I have many 100x100px black/white GIF images. I want to use them in Numpy to train a machine learning algorithm, but I would like to save them in a single file that is easily readable in Python/Numpy. By saying many I mean several hundred thousands, so I would like to take advantage of the images carrying only 1 bit per pixel.
Any idea on how I can do this?
EDIT:
I used a BitArray object, from the bitstring module. Then I saved it using numpy.savez. The problem is that it takes ages to save. I never managed to see the end of such process on the entire dataset. I tried to save a small subset and it took 10 minutes and about 20 times the size of the small subset itself.
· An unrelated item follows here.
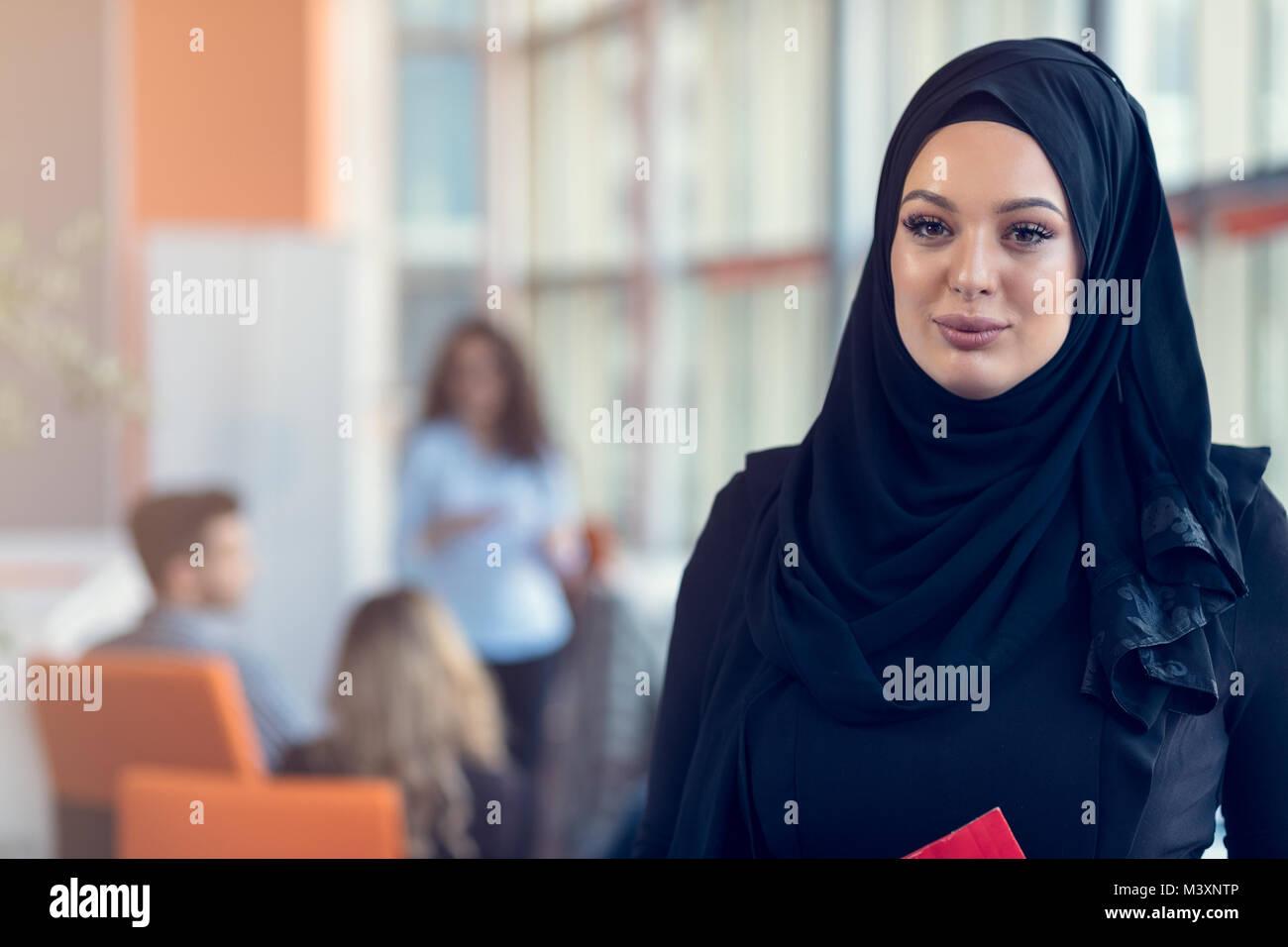 Arabian Business Woman Holding A Folder In Modern Startup Office Stock Image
I will try with the BoolArray, thanks for the reference.
EDIT (solved):
I solved the problem by using a different approach from those that I found in the questions you linked. I found the numpy.packbits function here: numpy boolean array with 1 bit entries
I'm reporting my code here so it can be useful to others:
accepted_shape = (100, 100)
images = []
for file_path in gifs:
img_data = imread(file_path)
if img_data.shape != accepted_shape:
continue
max_value = img_data.max()
min_value = img_data.min()
middle_value = (max_value - min_value) // 2
image = np.packbits((img_data.ravel() > middle_value).astype(int))
images.append(image)
np.vstack(images)
np.savez_compressed('dataset.npz', shape=accepted_shape, images=images)
This just requires some attention when uncompressing because if the number of bits is not a multiple of 8, some zeros are added as padding. This is how I uncompress the files:
data = np.load('dataset.npz')
shape = data['shape']
images = data['images']
nf = np.prod(shape)
ne = images.size / nf
images = np.unpackbits(images, axis=1)
images = images[:,:nf]